TASK DIRECTIONS:
Set out every line of the rows below as a Markdown table with the columns No. and Text, numbering the lines in order and leaving out blank ones.

INPUT DATA:

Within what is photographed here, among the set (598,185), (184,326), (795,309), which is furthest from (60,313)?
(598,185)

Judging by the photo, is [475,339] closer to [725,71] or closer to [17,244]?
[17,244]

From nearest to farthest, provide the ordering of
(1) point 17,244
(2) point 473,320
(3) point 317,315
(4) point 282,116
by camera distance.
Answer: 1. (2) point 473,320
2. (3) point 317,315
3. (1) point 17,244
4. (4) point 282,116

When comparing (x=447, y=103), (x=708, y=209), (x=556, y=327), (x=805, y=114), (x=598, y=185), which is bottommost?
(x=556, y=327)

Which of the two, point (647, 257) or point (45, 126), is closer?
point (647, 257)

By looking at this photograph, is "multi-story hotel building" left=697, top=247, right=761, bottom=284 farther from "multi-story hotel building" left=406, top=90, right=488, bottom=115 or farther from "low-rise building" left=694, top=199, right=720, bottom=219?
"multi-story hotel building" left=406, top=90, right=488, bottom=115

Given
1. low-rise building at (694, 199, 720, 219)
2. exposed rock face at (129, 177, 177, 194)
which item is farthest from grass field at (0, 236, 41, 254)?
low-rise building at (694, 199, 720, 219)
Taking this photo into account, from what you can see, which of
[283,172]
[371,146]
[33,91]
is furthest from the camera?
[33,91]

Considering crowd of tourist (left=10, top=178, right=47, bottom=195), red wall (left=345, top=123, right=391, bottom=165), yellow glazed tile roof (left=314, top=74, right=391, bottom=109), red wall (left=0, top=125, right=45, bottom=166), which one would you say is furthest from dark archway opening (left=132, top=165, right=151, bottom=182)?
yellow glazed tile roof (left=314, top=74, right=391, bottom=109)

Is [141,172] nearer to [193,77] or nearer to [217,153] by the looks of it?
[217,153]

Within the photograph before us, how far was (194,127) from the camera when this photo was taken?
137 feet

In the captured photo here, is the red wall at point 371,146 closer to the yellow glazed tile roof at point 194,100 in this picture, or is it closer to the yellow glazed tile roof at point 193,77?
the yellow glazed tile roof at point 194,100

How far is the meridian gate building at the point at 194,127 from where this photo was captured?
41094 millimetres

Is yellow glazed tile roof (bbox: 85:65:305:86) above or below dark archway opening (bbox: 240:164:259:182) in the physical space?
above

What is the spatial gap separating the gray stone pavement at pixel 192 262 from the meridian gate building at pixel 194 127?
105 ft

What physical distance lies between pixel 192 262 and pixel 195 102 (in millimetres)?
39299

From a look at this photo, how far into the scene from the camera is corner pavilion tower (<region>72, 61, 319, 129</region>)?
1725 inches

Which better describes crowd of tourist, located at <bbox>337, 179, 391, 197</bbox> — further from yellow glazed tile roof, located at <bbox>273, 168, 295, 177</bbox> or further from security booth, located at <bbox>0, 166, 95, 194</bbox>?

RESULT OF THIS EXERCISE:
| No. | Text |
|---|---|
| 1 | Within what is photographed here, among the set (598,185), (184,326), (795,309), which is furthest from (60,313)? |
| 2 | (598,185) |
| 3 | Judging by the photo, is [475,339] closer to [725,71] or closer to [17,244]? |
| 4 | [17,244] |
| 5 | From nearest to farthest, provide the ordering of |
| 6 | (1) point 17,244 |
| 7 | (2) point 473,320 |
| 8 | (3) point 317,315 |
| 9 | (4) point 282,116 |
| 10 | by camera distance. |
| 11 | Answer: 1. (2) point 473,320 |
| 12 | 2. (3) point 317,315 |
| 13 | 3. (1) point 17,244 |
| 14 | 4. (4) point 282,116 |
| 15 | When comparing (x=447, y=103), (x=708, y=209), (x=556, y=327), (x=805, y=114), (x=598, y=185), which is bottommost? |
| 16 | (x=556, y=327) |
| 17 | Which of the two, point (647, 257) or point (45, 126), is closer? |
| 18 | point (647, 257) |
| 19 | By looking at this photograph, is "multi-story hotel building" left=697, top=247, right=761, bottom=284 farther from "multi-story hotel building" left=406, top=90, right=488, bottom=115 or farther from "low-rise building" left=694, top=199, right=720, bottom=219? |
| 20 | "multi-story hotel building" left=406, top=90, right=488, bottom=115 |
| 21 | Given |
| 22 | 1. low-rise building at (694, 199, 720, 219) |
| 23 | 2. exposed rock face at (129, 177, 177, 194) |
| 24 | which item is farthest from grass field at (0, 236, 41, 254)? |
| 25 | low-rise building at (694, 199, 720, 219) |
| 26 | Taking this photo into account, from what you can see, which of |
| 27 | [283,172] |
| 28 | [371,146] |
| 29 | [33,91] |
| 30 | is furthest from the camera? |
| 31 | [33,91] |
| 32 | Considering crowd of tourist (left=10, top=178, right=47, bottom=195), red wall (left=345, top=123, right=391, bottom=165), yellow glazed tile roof (left=314, top=74, right=391, bottom=109), red wall (left=0, top=125, right=45, bottom=166), which one would you say is furthest from dark archway opening (left=132, top=165, right=151, bottom=182)? |
| 33 | yellow glazed tile roof (left=314, top=74, right=391, bottom=109) |
| 34 | Is [141,172] nearer to [193,77] or nearer to [217,153] by the looks of it? |
| 35 | [217,153] |
| 36 | Within the photograph before us, how far was (194,127) from the camera when this photo was taken? |
| 37 | 137 feet |
| 38 | In the captured photo here, is the red wall at point 371,146 closer to the yellow glazed tile roof at point 194,100 in this picture, or is it closer to the yellow glazed tile roof at point 193,77? |
| 39 | the yellow glazed tile roof at point 194,100 |
| 40 | How far is the meridian gate building at the point at 194,127 from where this photo was captured? |
| 41 | 41094 millimetres |
| 42 | Is yellow glazed tile roof (bbox: 85:65:305:86) above or below dark archway opening (bbox: 240:164:259:182) in the physical space? |
| 43 | above |
| 44 | What is the spatial gap separating the gray stone pavement at pixel 192 262 from the meridian gate building at pixel 194 127? |
| 45 | 105 ft |
| 46 | What physical distance lies between pixel 192 262 and pixel 195 102 (in millimetres)? |
| 47 | 39299 |
| 48 | From a look at this photo, how far into the scene from the camera is corner pavilion tower (<region>72, 61, 319, 129</region>)? |
| 49 | 1725 inches |
| 50 | Which better describes crowd of tourist, located at <bbox>337, 179, 391, 197</bbox> — further from yellow glazed tile roof, located at <bbox>273, 168, 295, 177</bbox> or further from security booth, located at <bbox>0, 166, 95, 194</bbox>? |